OBJECTIF ÉNONCÉ A: Recopiez mot pour mot les enregistrements, de la ligne contenant « What is the separation » jusqu'à la fin des enregistrements, ces deux bornes comprises.

86      S’agissant du premier motif avancé à titre de justification par le gouvernement autrichien, il y a lieu de rappeler que, selon une jurisprudence constante de la Cour, le fait de récompenser l’expérience acquise dans le domaine concerné, qui met le travailleur en mesure de mieux s’acquitter des tâches qui lui sont confiées, constitue un but légitime de politique salariale (arrêt du 14 mars 2018, Stollwitzer, C‑482/16, EU:C:2018:180, point 39).

87      Or, une telle expérience doit être prise en compte pour le classement et le calcul de la rémunération d’un agent contractuel dans son intégralité.

88      Ainsi, une mesure nationale, telle que celle en cause au principal, qui prend en compte de manière limitée l’expérience pertinente ne saurait être considérée comme visant à valoriser entièrement cette expérience et, par conséquent, n’est pas apte à garantir la réalisation de cet objectif.

89      En ce qui concerne le second motif avancé à titre de justification par le gouvernement autrichien, il convient de relever que, à supposer même que la réglementation en cause au principal poursuive effectivement l’objectif de fidélisation des travailleurs envers leurs employeurs, si un tel objectif peut constituer une raison impérieuse d’intérêt général (arrêt du 5 décembre 2013, Zentralbetriebsrat der gemeinnützigen Salzburger Landeskliniken, C‑514/12, EU:C:2013:799, point 38), il convient de constater que, eu égard aux caractéristiques de ladite réglementation, l’entrave qu’elle comporte n’apparaît pas apte à garantir la réalisation de cet objectif.

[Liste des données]
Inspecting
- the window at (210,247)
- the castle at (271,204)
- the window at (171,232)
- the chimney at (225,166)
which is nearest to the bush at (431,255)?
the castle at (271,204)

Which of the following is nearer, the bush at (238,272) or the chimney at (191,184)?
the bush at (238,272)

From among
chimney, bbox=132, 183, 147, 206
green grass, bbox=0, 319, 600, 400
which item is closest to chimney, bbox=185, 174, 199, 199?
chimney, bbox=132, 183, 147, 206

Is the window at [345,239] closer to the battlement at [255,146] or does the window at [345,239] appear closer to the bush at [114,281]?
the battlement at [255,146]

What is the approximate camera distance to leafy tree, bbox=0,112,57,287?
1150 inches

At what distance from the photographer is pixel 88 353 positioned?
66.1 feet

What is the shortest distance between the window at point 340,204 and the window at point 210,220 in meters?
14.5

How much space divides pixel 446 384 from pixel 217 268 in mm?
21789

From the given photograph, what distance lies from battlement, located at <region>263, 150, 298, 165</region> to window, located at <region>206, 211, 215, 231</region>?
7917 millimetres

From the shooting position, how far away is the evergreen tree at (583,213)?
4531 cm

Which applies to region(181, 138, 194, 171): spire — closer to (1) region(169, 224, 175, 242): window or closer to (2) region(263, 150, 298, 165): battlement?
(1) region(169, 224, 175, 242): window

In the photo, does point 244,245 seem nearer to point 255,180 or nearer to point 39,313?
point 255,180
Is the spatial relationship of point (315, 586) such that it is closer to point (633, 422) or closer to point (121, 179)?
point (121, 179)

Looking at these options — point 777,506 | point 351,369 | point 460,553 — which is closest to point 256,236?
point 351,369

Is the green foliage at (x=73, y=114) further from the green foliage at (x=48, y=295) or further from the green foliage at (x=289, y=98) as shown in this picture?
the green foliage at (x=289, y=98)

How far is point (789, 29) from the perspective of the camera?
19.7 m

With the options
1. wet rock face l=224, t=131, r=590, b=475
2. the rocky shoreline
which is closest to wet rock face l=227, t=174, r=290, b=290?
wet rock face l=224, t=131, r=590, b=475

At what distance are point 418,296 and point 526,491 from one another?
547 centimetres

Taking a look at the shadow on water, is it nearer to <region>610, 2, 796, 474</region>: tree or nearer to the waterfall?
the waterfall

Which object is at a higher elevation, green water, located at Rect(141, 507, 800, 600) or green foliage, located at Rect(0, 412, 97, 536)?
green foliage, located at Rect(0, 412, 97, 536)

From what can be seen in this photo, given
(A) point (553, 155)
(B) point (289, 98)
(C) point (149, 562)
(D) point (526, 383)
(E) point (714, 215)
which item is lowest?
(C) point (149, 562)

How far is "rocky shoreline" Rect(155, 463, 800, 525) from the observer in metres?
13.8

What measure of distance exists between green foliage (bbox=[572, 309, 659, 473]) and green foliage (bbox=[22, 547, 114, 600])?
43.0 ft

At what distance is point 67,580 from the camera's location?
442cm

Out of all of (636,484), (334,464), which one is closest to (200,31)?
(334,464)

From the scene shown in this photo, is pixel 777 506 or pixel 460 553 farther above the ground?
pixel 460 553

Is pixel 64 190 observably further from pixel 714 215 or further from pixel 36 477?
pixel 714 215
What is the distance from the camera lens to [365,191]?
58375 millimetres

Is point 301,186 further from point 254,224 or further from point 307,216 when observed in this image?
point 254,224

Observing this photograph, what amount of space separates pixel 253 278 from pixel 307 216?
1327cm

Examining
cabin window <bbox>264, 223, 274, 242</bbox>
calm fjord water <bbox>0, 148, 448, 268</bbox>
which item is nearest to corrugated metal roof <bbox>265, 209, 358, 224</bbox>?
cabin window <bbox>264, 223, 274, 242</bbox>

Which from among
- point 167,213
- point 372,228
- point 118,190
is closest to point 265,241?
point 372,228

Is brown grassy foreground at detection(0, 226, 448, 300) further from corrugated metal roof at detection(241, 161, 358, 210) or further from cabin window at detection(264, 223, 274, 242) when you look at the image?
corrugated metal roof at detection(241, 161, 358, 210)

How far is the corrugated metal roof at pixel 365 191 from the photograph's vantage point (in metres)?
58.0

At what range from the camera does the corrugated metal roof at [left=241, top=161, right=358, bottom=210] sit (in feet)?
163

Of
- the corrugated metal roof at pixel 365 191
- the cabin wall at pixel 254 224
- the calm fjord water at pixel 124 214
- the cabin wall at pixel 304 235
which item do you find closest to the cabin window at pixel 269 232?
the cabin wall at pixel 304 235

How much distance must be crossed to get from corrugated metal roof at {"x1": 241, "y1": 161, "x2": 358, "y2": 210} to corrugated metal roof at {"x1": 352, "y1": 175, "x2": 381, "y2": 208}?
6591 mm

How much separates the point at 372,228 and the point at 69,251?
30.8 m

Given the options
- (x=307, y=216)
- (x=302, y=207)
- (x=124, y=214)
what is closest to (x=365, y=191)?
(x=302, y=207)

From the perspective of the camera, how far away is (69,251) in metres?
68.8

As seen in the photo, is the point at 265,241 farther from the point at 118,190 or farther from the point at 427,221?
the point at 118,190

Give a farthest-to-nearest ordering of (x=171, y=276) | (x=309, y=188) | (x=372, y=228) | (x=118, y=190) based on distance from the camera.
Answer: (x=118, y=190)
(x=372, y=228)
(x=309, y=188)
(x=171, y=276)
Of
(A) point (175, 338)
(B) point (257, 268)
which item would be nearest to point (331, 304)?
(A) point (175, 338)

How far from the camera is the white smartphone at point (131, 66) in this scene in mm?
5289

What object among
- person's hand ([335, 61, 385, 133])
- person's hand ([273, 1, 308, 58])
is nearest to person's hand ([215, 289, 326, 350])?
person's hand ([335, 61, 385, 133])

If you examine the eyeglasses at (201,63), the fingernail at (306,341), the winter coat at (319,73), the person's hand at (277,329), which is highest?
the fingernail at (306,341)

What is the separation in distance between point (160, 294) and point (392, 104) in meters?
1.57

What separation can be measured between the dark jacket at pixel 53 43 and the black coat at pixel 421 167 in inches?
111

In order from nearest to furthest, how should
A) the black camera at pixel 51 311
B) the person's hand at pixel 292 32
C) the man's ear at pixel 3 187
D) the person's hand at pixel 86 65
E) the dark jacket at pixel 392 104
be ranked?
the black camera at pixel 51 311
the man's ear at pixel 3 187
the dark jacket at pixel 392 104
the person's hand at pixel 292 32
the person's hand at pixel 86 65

OBJECTIF ÉNONCÉ B:
Répondez à ces questions d'après le texte cité :
(i) Quel arrêt est invoqué pour qualifier de but légitime de politique salariale le fait de récompenser l'expérience acquise ?
(ii) Quel objectif le second motif du gouvernement autrichien est-il censé poursuivre ?
(iii) Dans quelle mesure l'expérience doit-elle être prise en compte pour le classement et le calcul de la rémunération d'un agent contractuel ?

RÉPONSE COMPLÈTE A:
What is the separation in distance between point (160, 294) and point (392, 104) in meters?
1.57

What separation can be measured between the dark jacket at pixel 53 43 and the black coat at pixel 421 167 in inches?
111

In order from nearest to furthest, how should
A) the black camera at pixel 51 311
B) the person's hand at pixel 292 32
C) the man's ear at pixel 3 187
D) the person's hand at pixel 86 65
E) the dark jacket at pixel 392 104
be ranked?
the black camera at pixel 51 311
the man's ear at pixel 3 187
the dark jacket at pixel 392 104
the person's hand at pixel 292 32
the person's hand at pixel 86 65

RÉPONSE COMPLÈTE B:
(i) L'arrêt du 14 mars 2018, Stollwitzer, C‑482/16, EU:C:2018:180, point 39.
(ii) La fidélisation des travailleurs envers leurs employeurs.
(iii) Dans son intégralité.